Reproduce the full forum post below on ℓ0 regularization versus LASSO word for word.

> [PASSAGE]:

★ ★ ★ ★ ★ ★ ★

# If $\ell_0$ regularization can be done via the proximal operator, why are people still using LASSO?

I have just learned that a general framework in constrained optimization is called "proximal gradient optimization". It is interesting that the $$\ell_0$$ "norm" is also associated with a proximal operator. Hence, one can apply iterative hard thresholding algorithm to get the sparse solution of the following

$$\min \Vert Y-X\beta\Vert_F + \lambda \vert \beta \vert_0$$

If so, why people are still using $$\ell_1$$? If you can just get the result by non-convex optimization directly, why are people still using LASSO?

I want to know what's the downside of the proximal gradient approach for $$\ell_0$$ minimization. Is it because of the non-convexity and randomness associated with? That means the initial estimator is very important.

★ ★ ★ ★ ★ ★ ★

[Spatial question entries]

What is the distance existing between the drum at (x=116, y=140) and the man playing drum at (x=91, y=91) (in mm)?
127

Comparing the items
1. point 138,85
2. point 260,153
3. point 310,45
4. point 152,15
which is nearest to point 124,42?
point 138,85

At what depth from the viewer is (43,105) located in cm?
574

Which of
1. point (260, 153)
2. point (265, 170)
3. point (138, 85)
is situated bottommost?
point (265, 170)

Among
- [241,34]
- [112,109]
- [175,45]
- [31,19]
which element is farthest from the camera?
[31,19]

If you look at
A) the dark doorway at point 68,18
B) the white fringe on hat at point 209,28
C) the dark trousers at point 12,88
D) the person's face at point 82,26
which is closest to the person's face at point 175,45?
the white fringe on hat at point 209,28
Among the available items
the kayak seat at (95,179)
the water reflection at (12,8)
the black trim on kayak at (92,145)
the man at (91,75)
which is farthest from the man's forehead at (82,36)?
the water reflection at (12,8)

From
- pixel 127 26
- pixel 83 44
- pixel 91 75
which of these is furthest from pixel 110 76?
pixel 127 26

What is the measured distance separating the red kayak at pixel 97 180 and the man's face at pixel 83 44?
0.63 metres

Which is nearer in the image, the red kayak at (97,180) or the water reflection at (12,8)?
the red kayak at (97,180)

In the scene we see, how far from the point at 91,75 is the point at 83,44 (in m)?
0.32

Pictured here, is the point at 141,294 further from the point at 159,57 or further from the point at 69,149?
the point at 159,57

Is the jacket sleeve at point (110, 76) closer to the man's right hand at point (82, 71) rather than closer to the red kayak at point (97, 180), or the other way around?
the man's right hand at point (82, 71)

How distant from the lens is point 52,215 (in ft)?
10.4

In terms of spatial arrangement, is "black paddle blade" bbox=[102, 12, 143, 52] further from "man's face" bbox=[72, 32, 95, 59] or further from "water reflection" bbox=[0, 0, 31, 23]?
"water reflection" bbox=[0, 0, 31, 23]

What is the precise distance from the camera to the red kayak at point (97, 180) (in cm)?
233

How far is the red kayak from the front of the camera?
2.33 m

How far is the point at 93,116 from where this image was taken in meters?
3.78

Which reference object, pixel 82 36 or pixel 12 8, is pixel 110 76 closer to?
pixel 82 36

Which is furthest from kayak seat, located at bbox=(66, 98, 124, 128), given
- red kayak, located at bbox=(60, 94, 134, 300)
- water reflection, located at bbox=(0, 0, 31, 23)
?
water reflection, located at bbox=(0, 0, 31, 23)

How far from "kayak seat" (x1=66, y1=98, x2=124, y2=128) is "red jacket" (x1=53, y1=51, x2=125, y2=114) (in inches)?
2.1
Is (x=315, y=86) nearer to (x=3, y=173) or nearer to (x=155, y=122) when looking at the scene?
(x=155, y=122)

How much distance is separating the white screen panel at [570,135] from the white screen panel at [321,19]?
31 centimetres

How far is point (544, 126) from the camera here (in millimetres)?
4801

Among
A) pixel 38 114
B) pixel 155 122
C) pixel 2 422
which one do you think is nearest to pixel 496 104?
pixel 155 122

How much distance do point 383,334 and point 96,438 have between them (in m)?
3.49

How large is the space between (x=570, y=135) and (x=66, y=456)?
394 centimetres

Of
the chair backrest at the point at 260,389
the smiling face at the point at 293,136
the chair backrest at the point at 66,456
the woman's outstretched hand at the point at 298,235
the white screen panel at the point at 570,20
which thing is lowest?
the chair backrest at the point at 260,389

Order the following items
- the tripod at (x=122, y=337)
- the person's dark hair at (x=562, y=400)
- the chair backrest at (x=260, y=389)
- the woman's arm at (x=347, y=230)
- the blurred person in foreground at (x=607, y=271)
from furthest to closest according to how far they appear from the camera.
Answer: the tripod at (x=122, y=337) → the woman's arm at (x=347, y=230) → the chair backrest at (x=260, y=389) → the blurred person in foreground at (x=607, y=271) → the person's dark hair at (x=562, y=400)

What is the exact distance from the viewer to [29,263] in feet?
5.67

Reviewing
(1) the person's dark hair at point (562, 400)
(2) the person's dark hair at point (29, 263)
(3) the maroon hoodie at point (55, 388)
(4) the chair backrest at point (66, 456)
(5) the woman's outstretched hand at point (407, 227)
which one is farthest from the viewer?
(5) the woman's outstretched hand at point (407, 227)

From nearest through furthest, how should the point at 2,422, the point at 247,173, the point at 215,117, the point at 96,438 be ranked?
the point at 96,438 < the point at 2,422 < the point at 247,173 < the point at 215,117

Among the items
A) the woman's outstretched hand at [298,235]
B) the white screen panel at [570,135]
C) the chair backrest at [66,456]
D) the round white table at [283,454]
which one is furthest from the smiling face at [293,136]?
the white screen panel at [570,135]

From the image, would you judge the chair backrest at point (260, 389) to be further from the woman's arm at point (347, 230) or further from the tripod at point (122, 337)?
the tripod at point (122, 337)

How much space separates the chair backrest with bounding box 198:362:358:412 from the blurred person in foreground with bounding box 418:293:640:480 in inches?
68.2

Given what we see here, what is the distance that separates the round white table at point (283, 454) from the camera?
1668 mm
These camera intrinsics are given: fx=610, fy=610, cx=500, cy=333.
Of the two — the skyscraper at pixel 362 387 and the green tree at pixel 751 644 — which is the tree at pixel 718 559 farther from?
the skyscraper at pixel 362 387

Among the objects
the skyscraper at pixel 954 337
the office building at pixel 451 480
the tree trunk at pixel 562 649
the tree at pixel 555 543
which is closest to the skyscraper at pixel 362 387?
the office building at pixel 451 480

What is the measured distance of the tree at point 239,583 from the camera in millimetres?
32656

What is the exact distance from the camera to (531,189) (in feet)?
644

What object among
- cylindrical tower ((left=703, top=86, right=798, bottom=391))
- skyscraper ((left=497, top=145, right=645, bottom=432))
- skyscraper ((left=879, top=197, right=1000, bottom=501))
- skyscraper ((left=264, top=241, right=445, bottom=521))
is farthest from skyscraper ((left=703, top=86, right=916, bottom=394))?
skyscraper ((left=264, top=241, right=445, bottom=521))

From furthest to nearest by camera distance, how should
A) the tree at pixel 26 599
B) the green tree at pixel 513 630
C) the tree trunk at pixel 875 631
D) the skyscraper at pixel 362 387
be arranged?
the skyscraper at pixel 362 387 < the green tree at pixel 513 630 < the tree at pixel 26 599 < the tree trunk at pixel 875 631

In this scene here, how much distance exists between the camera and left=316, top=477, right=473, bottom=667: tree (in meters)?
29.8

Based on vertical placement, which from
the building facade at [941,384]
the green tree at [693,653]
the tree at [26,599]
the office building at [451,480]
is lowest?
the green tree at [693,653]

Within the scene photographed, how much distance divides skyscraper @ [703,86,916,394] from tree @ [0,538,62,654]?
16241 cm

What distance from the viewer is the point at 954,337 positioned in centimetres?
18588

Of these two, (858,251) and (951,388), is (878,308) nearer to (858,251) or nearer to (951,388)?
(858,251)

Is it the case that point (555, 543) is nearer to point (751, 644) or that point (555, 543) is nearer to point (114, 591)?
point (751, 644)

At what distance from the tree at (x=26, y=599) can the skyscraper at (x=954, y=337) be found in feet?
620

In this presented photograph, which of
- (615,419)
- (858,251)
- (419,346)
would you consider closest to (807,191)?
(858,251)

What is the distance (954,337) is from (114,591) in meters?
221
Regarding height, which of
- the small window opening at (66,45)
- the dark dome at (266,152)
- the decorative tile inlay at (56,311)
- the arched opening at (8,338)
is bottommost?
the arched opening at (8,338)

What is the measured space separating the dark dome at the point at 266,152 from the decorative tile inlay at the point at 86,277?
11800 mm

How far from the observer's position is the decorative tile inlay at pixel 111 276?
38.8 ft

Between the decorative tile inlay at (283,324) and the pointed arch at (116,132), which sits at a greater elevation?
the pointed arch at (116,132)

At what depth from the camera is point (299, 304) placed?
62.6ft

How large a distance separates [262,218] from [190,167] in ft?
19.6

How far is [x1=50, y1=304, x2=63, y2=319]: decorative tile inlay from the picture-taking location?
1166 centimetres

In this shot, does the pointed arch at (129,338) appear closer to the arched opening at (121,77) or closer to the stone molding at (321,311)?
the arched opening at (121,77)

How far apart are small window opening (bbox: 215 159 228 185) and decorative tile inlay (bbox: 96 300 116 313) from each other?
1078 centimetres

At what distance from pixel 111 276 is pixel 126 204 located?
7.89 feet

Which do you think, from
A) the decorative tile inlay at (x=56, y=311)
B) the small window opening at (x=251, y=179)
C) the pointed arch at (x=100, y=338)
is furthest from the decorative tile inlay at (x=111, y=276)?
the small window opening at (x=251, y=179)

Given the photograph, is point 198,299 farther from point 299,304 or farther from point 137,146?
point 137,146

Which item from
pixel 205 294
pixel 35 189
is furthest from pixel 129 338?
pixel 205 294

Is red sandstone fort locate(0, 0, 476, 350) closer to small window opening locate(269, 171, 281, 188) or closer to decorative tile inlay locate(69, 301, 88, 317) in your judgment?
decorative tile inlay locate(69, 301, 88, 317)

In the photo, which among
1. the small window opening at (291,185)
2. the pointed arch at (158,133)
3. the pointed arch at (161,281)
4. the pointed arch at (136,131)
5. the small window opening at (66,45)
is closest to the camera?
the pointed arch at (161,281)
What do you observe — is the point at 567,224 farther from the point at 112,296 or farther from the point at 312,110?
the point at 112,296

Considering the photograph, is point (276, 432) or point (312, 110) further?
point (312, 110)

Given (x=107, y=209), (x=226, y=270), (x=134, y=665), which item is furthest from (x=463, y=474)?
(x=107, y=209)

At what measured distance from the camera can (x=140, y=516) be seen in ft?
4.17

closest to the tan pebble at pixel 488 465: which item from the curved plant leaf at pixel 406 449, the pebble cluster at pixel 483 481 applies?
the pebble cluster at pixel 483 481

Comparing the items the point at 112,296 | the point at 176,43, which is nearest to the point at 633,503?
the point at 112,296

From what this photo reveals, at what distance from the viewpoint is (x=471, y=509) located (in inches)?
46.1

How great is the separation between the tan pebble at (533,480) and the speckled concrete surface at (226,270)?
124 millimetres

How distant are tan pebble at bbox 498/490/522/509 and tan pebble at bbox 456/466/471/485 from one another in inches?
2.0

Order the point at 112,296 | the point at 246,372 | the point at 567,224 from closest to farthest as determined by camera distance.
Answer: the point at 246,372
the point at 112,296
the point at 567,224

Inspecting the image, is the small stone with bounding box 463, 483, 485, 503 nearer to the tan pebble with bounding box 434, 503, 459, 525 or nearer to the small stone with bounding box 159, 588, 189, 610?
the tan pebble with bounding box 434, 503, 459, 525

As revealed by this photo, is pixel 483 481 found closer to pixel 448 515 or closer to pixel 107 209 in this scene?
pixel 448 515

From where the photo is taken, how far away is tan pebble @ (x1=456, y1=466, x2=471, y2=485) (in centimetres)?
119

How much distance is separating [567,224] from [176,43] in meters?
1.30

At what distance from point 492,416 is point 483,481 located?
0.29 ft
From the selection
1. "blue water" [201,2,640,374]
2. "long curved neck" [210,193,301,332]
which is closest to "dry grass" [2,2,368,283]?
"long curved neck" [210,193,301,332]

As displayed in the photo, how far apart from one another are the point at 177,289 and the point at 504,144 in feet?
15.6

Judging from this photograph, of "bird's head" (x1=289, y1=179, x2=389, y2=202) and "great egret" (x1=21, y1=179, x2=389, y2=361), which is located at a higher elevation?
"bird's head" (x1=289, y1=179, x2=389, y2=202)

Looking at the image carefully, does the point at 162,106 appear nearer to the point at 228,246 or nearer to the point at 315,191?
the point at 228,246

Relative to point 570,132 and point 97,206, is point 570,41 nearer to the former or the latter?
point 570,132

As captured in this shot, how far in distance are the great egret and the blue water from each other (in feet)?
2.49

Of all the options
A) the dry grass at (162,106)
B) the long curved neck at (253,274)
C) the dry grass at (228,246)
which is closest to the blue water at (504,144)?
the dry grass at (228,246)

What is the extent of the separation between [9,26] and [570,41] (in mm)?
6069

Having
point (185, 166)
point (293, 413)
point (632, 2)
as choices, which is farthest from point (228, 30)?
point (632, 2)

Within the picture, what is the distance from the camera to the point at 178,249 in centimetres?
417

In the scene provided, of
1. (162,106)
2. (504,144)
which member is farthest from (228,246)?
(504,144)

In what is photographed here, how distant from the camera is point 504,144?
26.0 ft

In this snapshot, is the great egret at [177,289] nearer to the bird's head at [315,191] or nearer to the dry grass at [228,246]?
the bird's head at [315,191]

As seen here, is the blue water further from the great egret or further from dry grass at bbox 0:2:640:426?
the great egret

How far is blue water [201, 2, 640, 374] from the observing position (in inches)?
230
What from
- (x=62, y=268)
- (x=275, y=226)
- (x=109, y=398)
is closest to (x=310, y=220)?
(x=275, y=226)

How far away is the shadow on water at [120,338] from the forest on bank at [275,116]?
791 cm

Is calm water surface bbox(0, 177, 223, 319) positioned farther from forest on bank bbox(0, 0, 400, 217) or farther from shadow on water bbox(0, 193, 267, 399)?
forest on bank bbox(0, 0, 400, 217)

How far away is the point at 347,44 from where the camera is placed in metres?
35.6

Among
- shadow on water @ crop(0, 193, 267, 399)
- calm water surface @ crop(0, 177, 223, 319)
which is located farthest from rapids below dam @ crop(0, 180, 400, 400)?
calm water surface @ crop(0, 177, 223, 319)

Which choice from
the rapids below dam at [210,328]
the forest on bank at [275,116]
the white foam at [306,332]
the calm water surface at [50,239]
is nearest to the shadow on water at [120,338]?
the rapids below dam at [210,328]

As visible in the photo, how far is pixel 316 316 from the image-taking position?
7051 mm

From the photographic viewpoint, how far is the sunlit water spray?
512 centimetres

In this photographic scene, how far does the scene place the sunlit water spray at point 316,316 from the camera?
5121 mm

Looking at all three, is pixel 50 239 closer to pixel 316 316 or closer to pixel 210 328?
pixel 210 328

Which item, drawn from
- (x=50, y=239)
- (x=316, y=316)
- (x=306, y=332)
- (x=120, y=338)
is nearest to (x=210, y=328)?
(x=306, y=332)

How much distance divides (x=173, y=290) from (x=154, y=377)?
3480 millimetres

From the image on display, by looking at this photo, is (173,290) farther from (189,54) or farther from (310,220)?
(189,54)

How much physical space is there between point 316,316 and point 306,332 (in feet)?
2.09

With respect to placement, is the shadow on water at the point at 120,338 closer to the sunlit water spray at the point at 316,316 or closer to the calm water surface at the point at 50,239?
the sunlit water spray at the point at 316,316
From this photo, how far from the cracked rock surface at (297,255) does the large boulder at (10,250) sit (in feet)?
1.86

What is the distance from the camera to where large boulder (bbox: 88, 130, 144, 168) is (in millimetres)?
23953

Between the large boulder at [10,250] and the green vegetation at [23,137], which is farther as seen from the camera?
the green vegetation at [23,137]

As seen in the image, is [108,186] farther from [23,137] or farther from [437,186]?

★ ★ ★ ★ ★ ★ ★

> [EXPECTED ANSWER]:
# If $\ell_0$ regularization can be done via the proximal operator, why are people still using LASSO?

I have just learned that a general framework in constrained optimization is called "proximal gradient optimization". It is interesting that the $$\ell_0$$ "norm" is also associated with a proximal operator. Hence, one can apply iterative hard thresholding algorithm to get the sparse solution of the following

$$\min \Vert Y-X\beta\Vert_F + \lambda \vert \beta \vert_0$$

If so, why people are still using $$\ell_1$$? If you can just get the result by non-convex optimization directly, why are people still using LASSO?

I want to know what's the downside of the proximal gradient approach for $$\ell_0$$ minimization. Is it because of the non-convexity and randomness associated with? That means the initial estimator is very important.